* What the exercise asks
Transcribe nothing except the lines below that run from the one with "Diagram Of A Disc Electrophoresis Apparatus" to the one with "Denver Zoo 67", ends included, and do not copy any picture.

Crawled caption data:
..............................
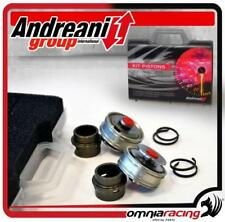 Andreani BPF Pistons Kit Big Piston Fork Showa Ducati 899 Panigale 2013>2014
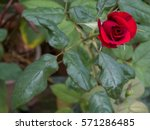 red rose bud valentines day... | Shutterstock . vector #571286485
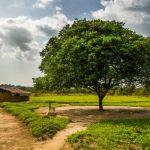village réplique démocratique congo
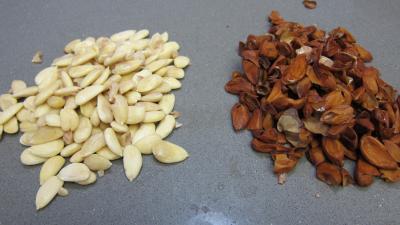 Gazpacho andalou aux poivrons verts - 5.3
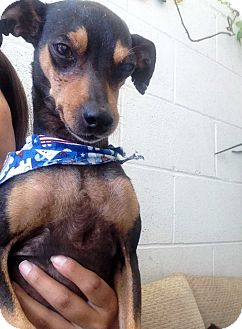 Miniature Pinscher Mix Dog for adoption in Los Angeles, California - Cheeky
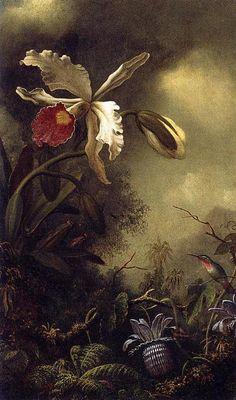 'Blanco Orquídea y colibrí', óleo sobre lienzo de Martin Johnson Heade (1819-1904, United States)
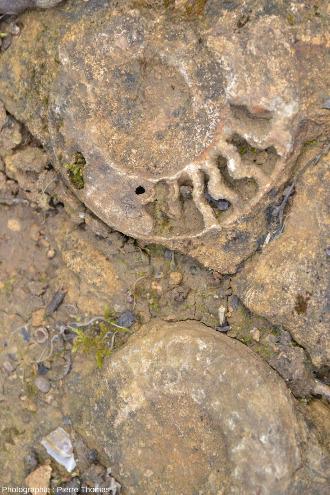 Détail sur deux des ammonites de la figure précédente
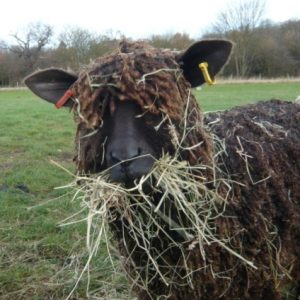 A black Wenslydale sheep with a mouthful of hay
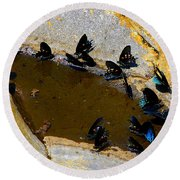 Butterfly Pool Round Beach Towel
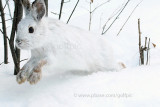 Snowshoe Hare runs by me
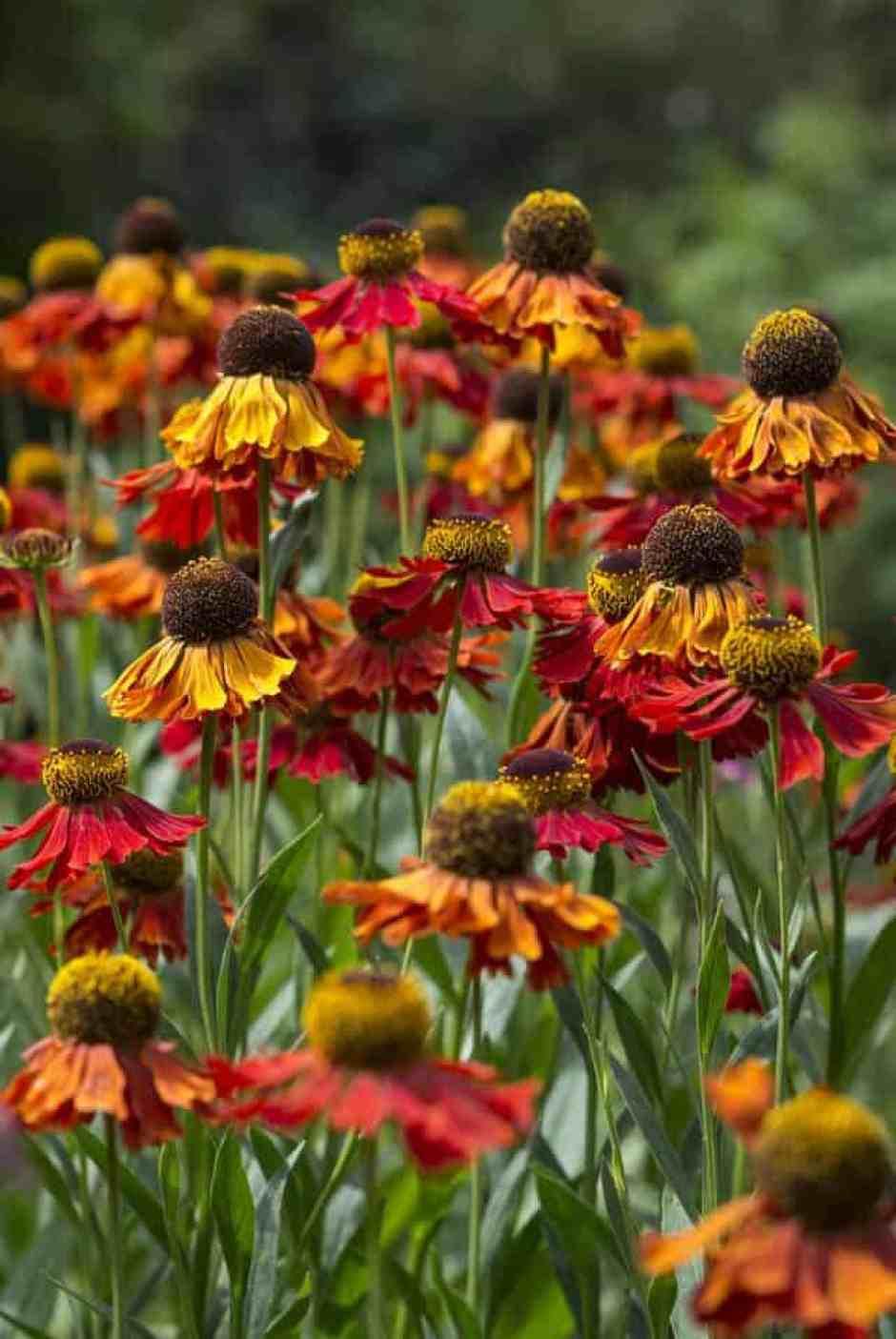 Helenium, fiori autunnali tipici della campagna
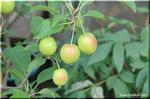 ほっぺが赤くてかわいい 人気のヒメリンゴ 「長寿紅」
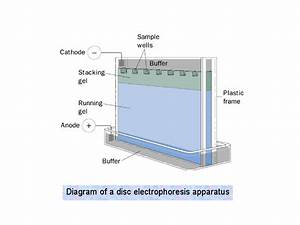 Diagram Of A Disc Electrophoresis Apparatus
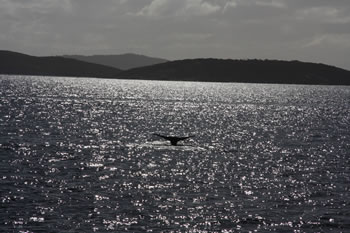 Whale Tale Photograph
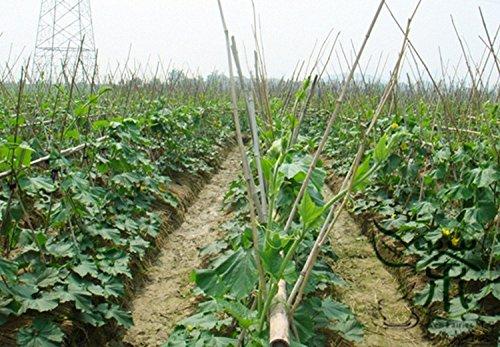 Noir Melon Benincasa hispida Graines 60pcs, perte de poids des produits naturels Winter Melon Vegetable Seeds, annuelle d'hiver Gourd Seeds
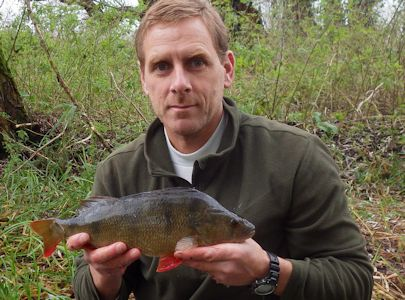 One of a cracking Perch brace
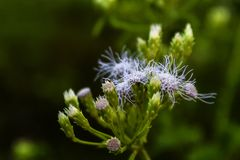 flores brancas na grama verde na floresta Foto de Stock Royalty Free
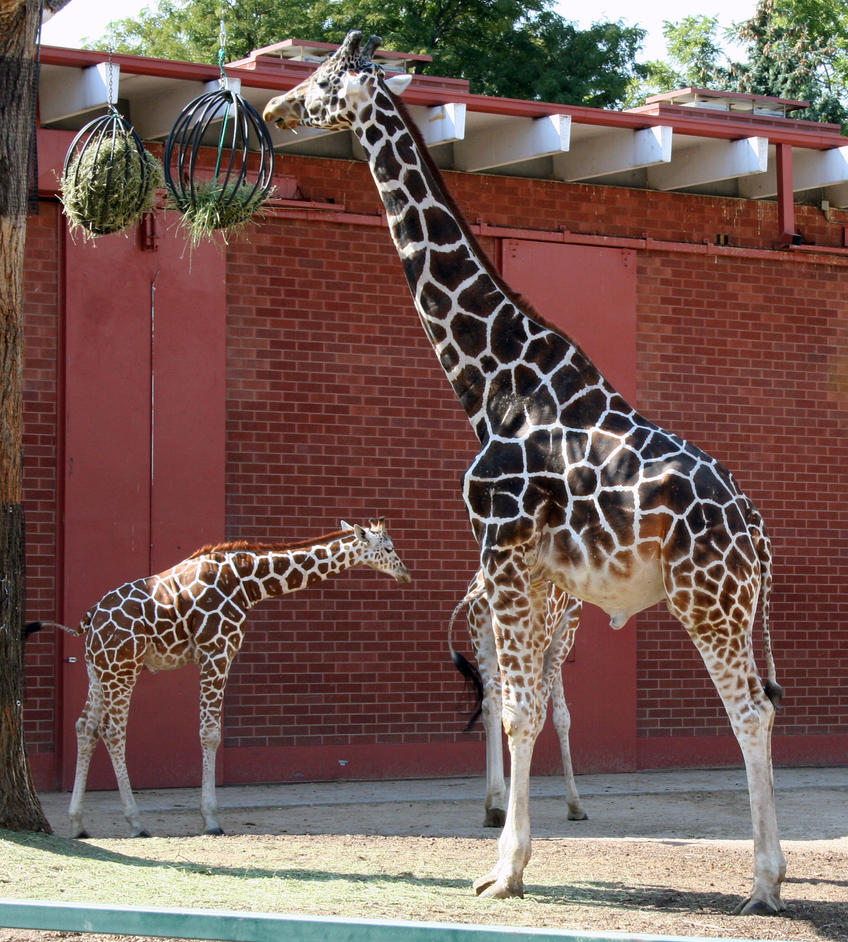 Denver Zoo 67 Giraffe By Falln-Stock On DeviantArt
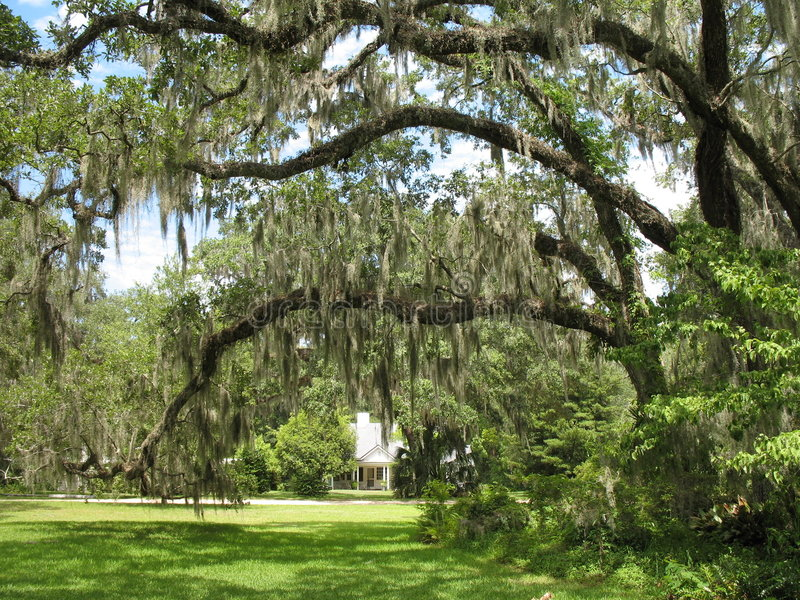 Download Live Oaks and Spanish Moss stock photo. Image of trail - 5961626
..............................
* Result of the task
 Diagram Of A Disc Electrophoresis Apparatus
 Whale Tale Photograph
 Noir Melon Benincasa hispida Graines 60pcs, perte de poids des produits naturels Winter Melon Vegetable Seeds, annuelle d'hiver Gourd Seeds
 One of a cracking Perch brace
 flores brancas na grama verde na floresta Foto de Stock Royalty Free
 Denver Zoo 67 Giraffe By Falln-Stock On DeviantArt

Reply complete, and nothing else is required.